Chi Sao is a sensitivity drill used primarily in Wing Chun Kung Fu. By sensitivity it is meant as a practice drill between two practitioners by means of touching of hands and wrists through multiple set patterns of movements. These movements involve back and forth, up and down, and circular patterns. The key is to anticipate your opponents movements and to stay with them as they make simulated attacking movements. The movements have Chinese names like Tan Sao, Pak Sao, Jing Jang, Fook Sao hooking hand, Jut Sao or jerking hand.

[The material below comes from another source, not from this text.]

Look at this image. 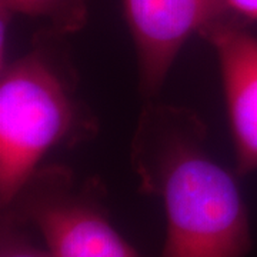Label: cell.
<instances>
[{"mask_svg": "<svg viewBox=\"0 0 257 257\" xmlns=\"http://www.w3.org/2000/svg\"><path fill=\"white\" fill-rule=\"evenodd\" d=\"M206 128L192 111L147 106L132 146L145 192L165 204L160 257H246L251 248L247 207L237 182L204 152Z\"/></svg>", "mask_w": 257, "mask_h": 257, "instance_id": "obj_1", "label": "cell"}, {"mask_svg": "<svg viewBox=\"0 0 257 257\" xmlns=\"http://www.w3.org/2000/svg\"><path fill=\"white\" fill-rule=\"evenodd\" d=\"M64 35L39 32L28 53L2 66L0 203L8 207L50 149L76 145L97 132L77 94Z\"/></svg>", "mask_w": 257, "mask_h": 257, "instance_id": "obj_2", "label": "cell"}, {"mask_svg": "<svg viewBox=\"0 0 257 257\" xmlns=\"http://www.w3.org/2000/svg\"><path fill=\"white\" fill-rule=\"evenodd\" d=\"M3 220L36 226L53 257H139L113 227L97 186L77 187L62 166L37 169L3 209Z\"/></svg>", "mask_w": 257, "mask_h": 257, "instance_id": "obj_3", "label": "cell"}, {"mask_svg": "<svg viewBox=\"0 0 257 257\" xmlns=\"http://www.w3.org/2000/svg\"><path fill=\"white\" fill-rule=\"evenodd\" d=\"M146 97L163 87L176 56L192 35L229 18L226 0H121Z\"/></svg>", "mask_w": 257, "mask_h": 257, "instance_id": "obj_4", "label": "cell"}, {"mask_svg": "<svg viewBox=\"0 0 257 257\" xmlns=\"http://www.w3.org/2000/svg\"><path fill=\"white\" fill-rule=\"evenodd\" d=\"M200 36L214 47L236 153L237 175L257 170V36L237 19H223Z\"/></svg>", "mask_w": 257, "mask_h": 257, "instance_id": "obj_5", "label": "cell"}, {"mask_svg": "<svg viewBox=\"0 0 257 257\" xmlns=\"http://www.w3.org/2000/svg\"><path fill=\"white\" fill-rule=\"evenodd\" d=\"M90 0H0L2 9L12 15L20 13L30 18H42L49 28L64 36L84 28L89 16Z\"/></svg>", "mask_w": 257, "mask_h": 257, "instance_id": "obj_6", "label": "cell"}, {"mask_svg": "<svg viewBox=\"0 0 257 257\" xmlns=\"http://www.w3.org/2000/svg\"><path fill=\"white\" fill-rule=\"evenodd\" d=\"M20 229V224L2 219L0 257H53L47 248L33 244Z\"/></svg>", "mask_w": 257, "mask_h": 257, "instance_id": "obj_7", "label": "cell"}, {"mask_svg": "<svg viewBox=\"0 0 257 257\" xmlns=\"http://www.w3.org/2000/svg\"><path fill=\"white\" fill-rule=\"evenodd\" d=\"M230 16L244 25L257 23V0H226Z\"/></svg>", "mask_w": 257, "mask_h": 257, "instance_id": "obj_8", "label": "cell"}]
</instances>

To do proper Chi Sao, it takes a great deal of time to develop the sensitivity. The drill make you more efficient at reacting by reflex to an opponents actions. So to sum up Chi Sao it is a reactive tool, or defensive in nature. Once attacked Bruce Lee felt you were no longer on the defense, you are now the attacker.
Jeet Kune Do used the Wing Chun Chi Sao drills and then they were modified to be more combat like by eliminating the circular chi sao drills. Bruce felt that the formed patterns were holding back students and practitioners by limiting them to a closed circle. Bruce only cared about how a technique or drill worked in combat.

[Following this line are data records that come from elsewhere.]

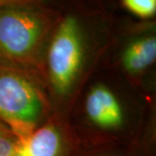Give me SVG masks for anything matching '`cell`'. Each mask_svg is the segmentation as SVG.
Instances as JSON below:
<instances>
[{
  "instance_id": "1",
  "label": "cell",
  "mask_w": 156,
  "mask_h": 156,
  "mask_svg": "<svg viewBox=\"0 0 156 156\" xmlns=\"http://www.w3.org/2000/svg\"><path fill=\"white\" fill-rule=\"evenodd\" d=\"M50 21L28 3L0 5V58L28 62L37 55Z\"/></svg>"
},
{
  "instance_id": "2",
  "label": "cell",
  "mask_w": 156,
  "mask_h": 156,
  "mask_svg": "<svg viewBox=\"0 0 156 156\" xmlns=\"http://www.w3.org/2000/svg\"><path fill=\"white\" fill-rule=\"evenodd\" d=\"M43 114L38 90L25 76L0 66V121L21 138L36 129Z\"/></svg>"
},
{
  "instance_id": "3",
  "label": "cell",
  "mask_w": 156,
  "mask_h": 156,
  "mask_svg": "<svg viewBox=\"0 0 156 156\" xmlns=\"http://www.w3.org/2000/svg\"><path fill=\"white\" fill-rule=\"evenodd\" d=\"M83 57L81 28L74 17H65L50 43L48 68L50 81L56 92L66 94L75 83Z\"/></svg>"
},
{
  "instance_id": "4",
  "label": "cell",
  "mask_w": 156,
  "mask_h": 156,
  "mask_svg": "<svg viewBox=\"0 0 156 156\" xmlns=\"http://www.w3.org/2000/svg\"><path fill=\"white\" fill-rule=\"evenodd\" d=\"M85 108L89 120L99 128L114 129L122 123L121 104L111 90L104 85H96L91 89Z\"/></svg>"
},
{
  "instance_id": "5",
  "label": "cell",
  "mask_w": 156,
  "mask_h": 156,
  "mask_svg": "<svg viewBox=\"0 0 156 156\" xmlns=\"http://www.w3.org/2000/svg\"><path fill=\"white\" fill-rule=\"evenodd\" d=\"M61 150L60 133L48 125L18 138L13 156H60Z\"/></svg>"
},
{
  "instance_id": "6",
  "label": "cell",
  "mask_w": 156,
  "mask_h": 156,
  "mask_svg": "<svg viewBox=\"0 0 156 156\" xmlns=\"http://www.w3.org/2000/svg\"><path fill=\"white\" fill-rule=\"evenodd\" d=\"M155 58V37H142L134 40L125 49L122 55V63L127 71L136 74L149 67Z\"/></svg>"
},
{
  "instance_id": "7",
  "label": "cell",
  "mask_w": 156,
  "mask_h": 156,
  "mask_svg": "<svg viewBox=\"0 0 156 156\" xmlns=\"http://www.w3.org/2000/svg\"><path fill=\"white\" fill-rule=\"evenodd\" d=\"M123 5L130 12L142 18L155 15L156 0H122Z\"/></svg>"
},
{
  "instance_id": "8",
  "label": "cell",
  "mask_w": 156,
  "mask_h": 156,
  "mask_svg": "<svg viewBox=\"0 0 156 156\" xmlns=\"http://www.w3.org/2000/svg\"><path fill=\"white\" fill-rule=\"evenodd\" d=\"M17 140L10 128L0 121V156H13Z\"/></svg>"
},
{
  "instance_id": "9",
  "label": "cell",
  "mask_w": 156,
  "mask_h": 156,
  "mask_svg": "<svg viewBox=\"0 0 156 156\" xmlns=\"http://www.w3.org/2000/svg\"><path fill=\"white\" fill-rule=\"evenodd\" d=\"M31 0H0V5L3 4H13V3H29Z\"/></svg>"
}]
</instances>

In 1971 Bruce Lee decided to completely eliminate the Chi Sao drills all together. He believed that even his combat modified Chi Sao as taught in his Oakland California school was putting a damper on the effectiveness of JKD, and that it was too difficult in combat to read the moves or energy of an opponent. He would rather attack the attack to begin with regardless of what energy the opponent was giving you.
In the end Chi Sao is an effective tool for defensive sensitivity training, but not for real world fighting in Jeet Kune Do where the focus is on the offensive after being attacked or threatened.